_WHAT IS EXPECTED_:
Could you return the data that follows exactly, minus the images?
*** THE DATA ***
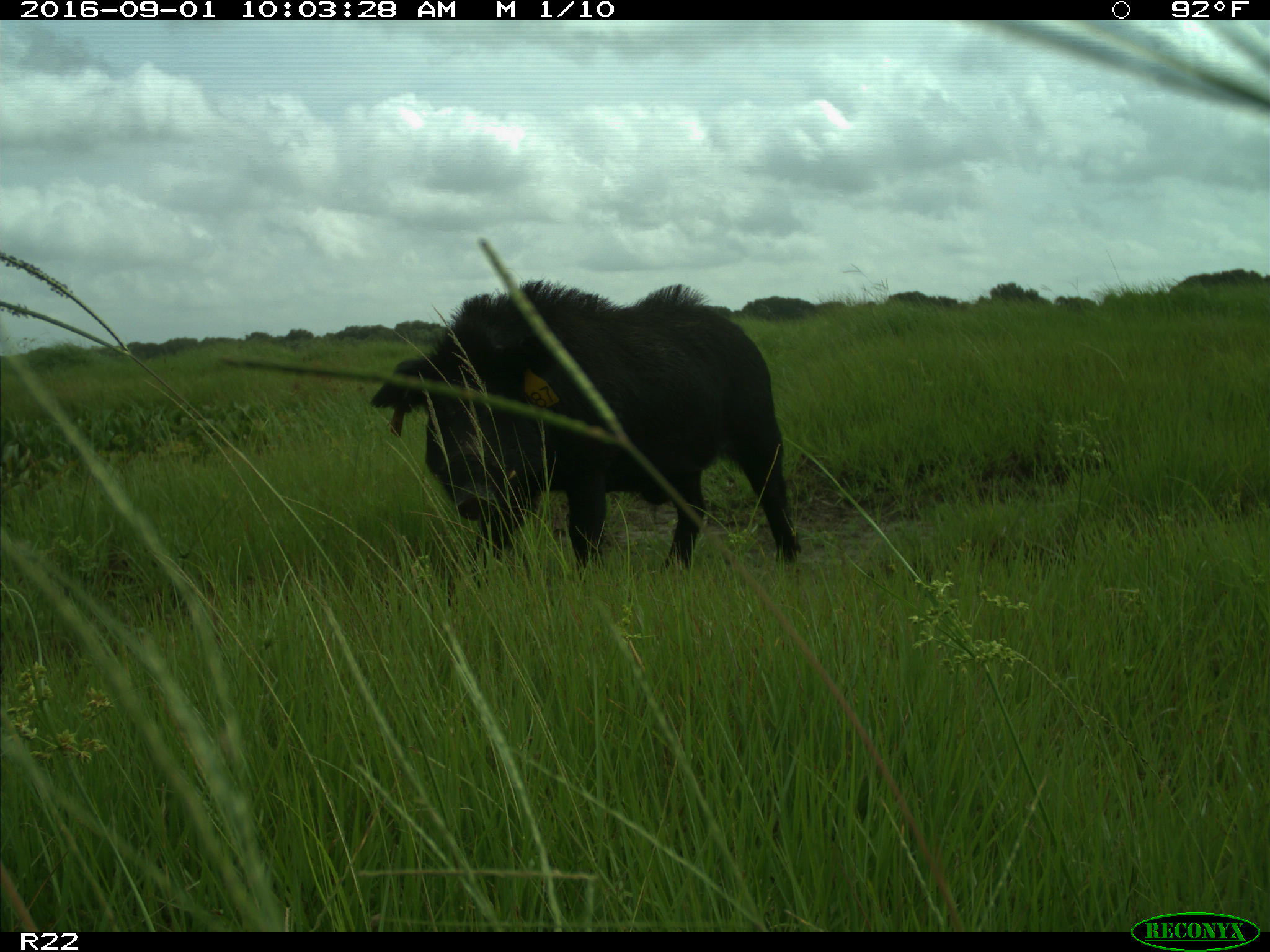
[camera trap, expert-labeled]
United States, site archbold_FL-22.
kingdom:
*** End of THE DATA ***
_RESPONSE BOX_:
[camera trap, expert-labeled]
United States, site archbold_FL-22.
kingdom:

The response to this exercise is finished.